The evolution confirmed that Caracal is publicly available on Github: https://github.com/uoft-felis/felis and https://github.com/uoft-felis/felis-controller. Additionally, the authors provide detailed instructions on how to install, build, and run the artifact, while also providing the scripts used during the paper’s evaluation.

Functional Badge

The authors provide detailed instructions to download, install, build, and run Caracal. Throughout the reviewing process, the authors also fixed/corrected a few steps that were either mistyped or did not produce the desired outcome. Consequently, the reviewers were able to successfully exercise Caracal, and confirm that the artifact coincides with what the paper describes.

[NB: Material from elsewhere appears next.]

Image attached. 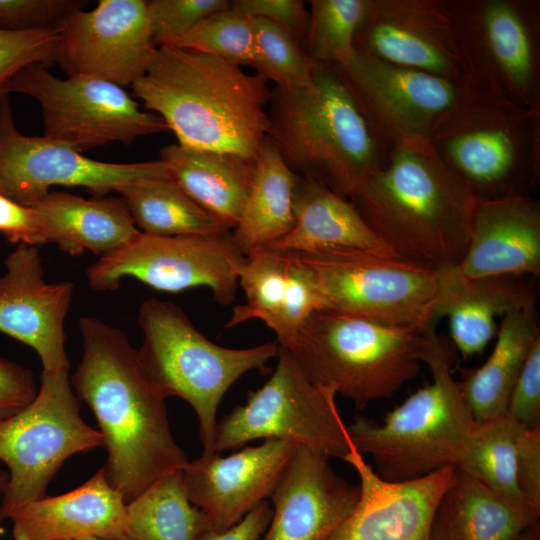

As a suggestion for future improvement, the reviewers believe Caracal could benefit from automating results post-processing (e.g., aggregating numbers, generating plots).

Results Replicated Badge

Overall, the reviewers were able to replicate almost all results in support of the paper’s main claims. Numbers obtained during this independent evaluation follow similar trends as those in the paper. However, 3 out of 4 reviewers reported difficulties when replicating 2 of the measurements:

  1. Fig 5a: re-running the experiment initially showed that both Bohm and PWV scale poorly. Moreover, Caracal appears to be less scalable than originally claimed when using the Granola workload.

  2. Fig 7c: re-running the experiment for single for the warehouse TCP-C workload shows that although the batch-append optimization achieves the most throughput, bin-packing appears to scale similarly to the no-optimization version. Moreover, the plot for the overall scalability of Caracal follows that of bin-packing. This suggests that the proposed optimizations have little effect on the artifact’s scalability for this particular workload.

The authors investigated these inconsistencies, concluding that:

  1. Fig 5a: bin-packing can produce worse results as a known side effect of the partition/update algorithm, and

  2. Fig 7c: batch-append fluctuating scalability values are due to an outlier in the TCP-C workload (i.e., 1 extremely contended row that dominates all others).

Given the initial replication success rate and the ensuing discussion with the authors, reviewers agree that Caracal’s main claims can be independently verified up to a reasonable degree.